Lay out the stretch from the line containing "Inspecting this picture, of" through the line containing "Answer: the striped blanket at pixel 290 443" as a Markdown table with the columns No. and Line, numbering each row and leaving out blank lines.

## start Data provided

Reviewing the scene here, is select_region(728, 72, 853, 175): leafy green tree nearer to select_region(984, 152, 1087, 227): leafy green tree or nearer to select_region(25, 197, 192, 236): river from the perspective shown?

## end Data provided
## start Data provided

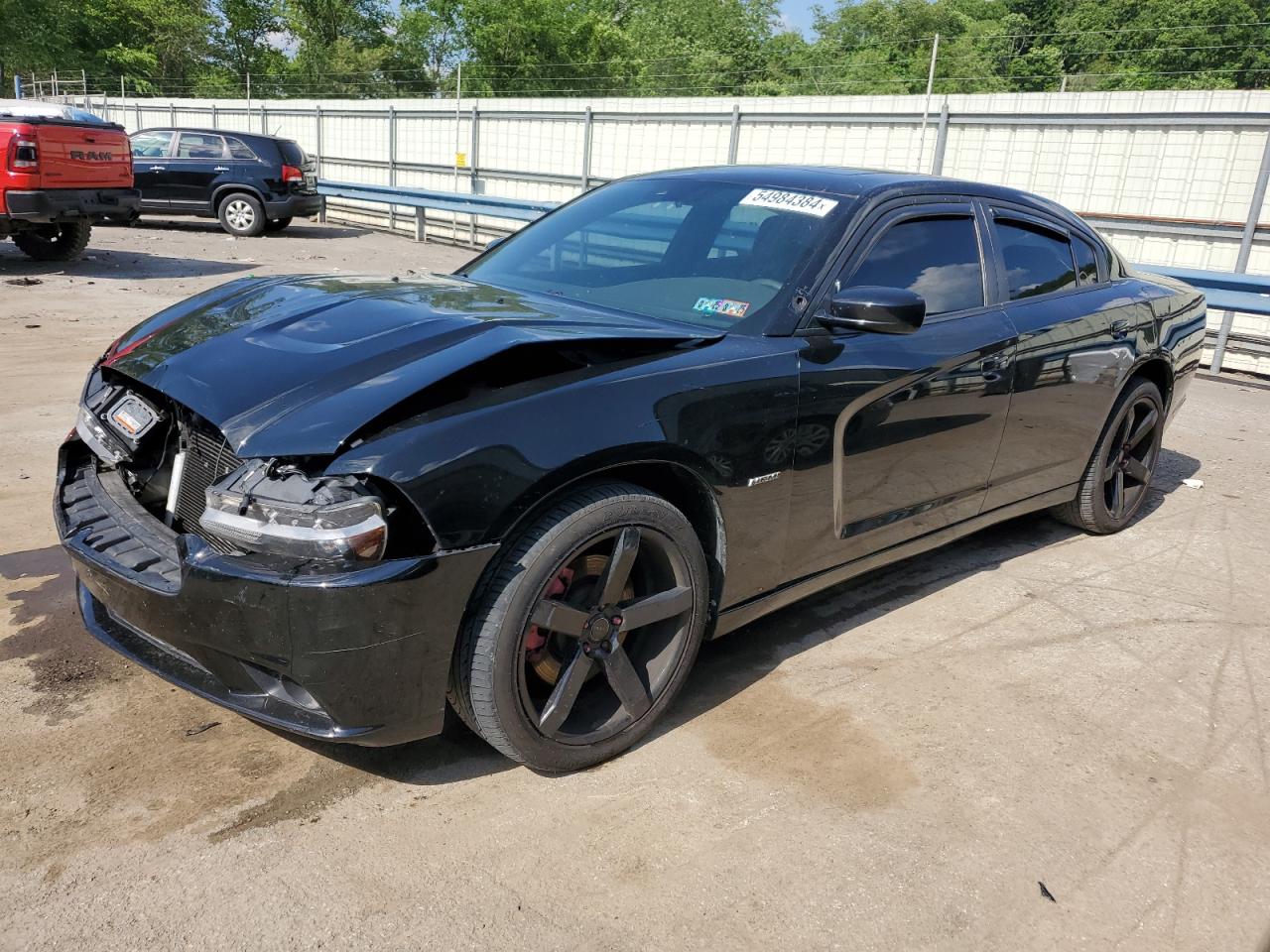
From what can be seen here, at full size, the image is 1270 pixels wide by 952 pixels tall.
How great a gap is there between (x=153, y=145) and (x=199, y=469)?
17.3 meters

## end Data provided
## start Data provided

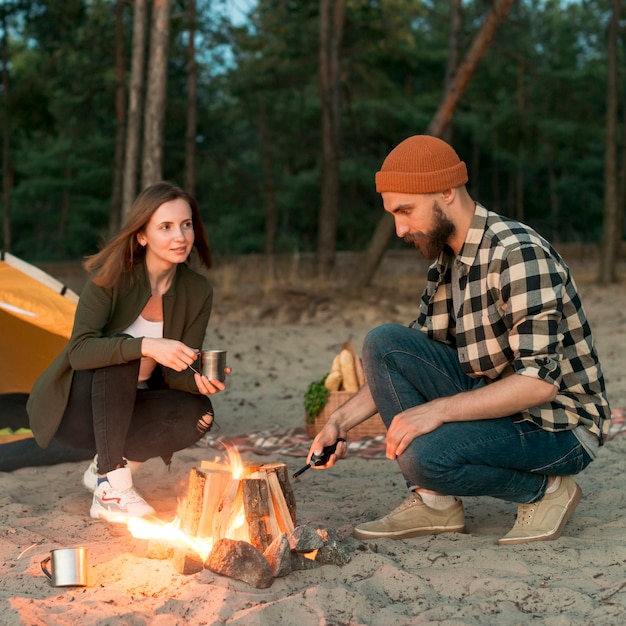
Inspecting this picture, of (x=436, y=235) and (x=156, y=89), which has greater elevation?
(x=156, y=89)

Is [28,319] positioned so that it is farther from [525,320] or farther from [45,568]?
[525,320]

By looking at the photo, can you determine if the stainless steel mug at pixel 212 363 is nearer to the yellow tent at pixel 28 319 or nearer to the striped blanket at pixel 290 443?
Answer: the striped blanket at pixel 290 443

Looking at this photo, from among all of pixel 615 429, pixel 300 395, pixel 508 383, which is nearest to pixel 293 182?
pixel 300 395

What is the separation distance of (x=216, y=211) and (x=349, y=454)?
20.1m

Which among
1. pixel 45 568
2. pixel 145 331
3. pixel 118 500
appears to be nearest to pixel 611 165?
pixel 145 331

## end Data provided

→ **Response**
| No. | Line |
|---|---|
| 1 | Inspecting this picture, of (x=436, y=235) and (x=156, y=89), which has greater elevation? |
| 2 | (x=156, y=89) |
| 3 | Is [28,319] positioned so that it is farther from [525,320] or farther from [45,568]? |
| 4 | [525,320] |
| 5 | By looking at the photo, can you determine if the stainless steel mug at pixel 212 363 is nearer to the yellow tent at pixel 28 319 or nearer to the striped blanket at pixel 290 443? |
| 6 | Answer: the striped blanket at pixel 290 443 |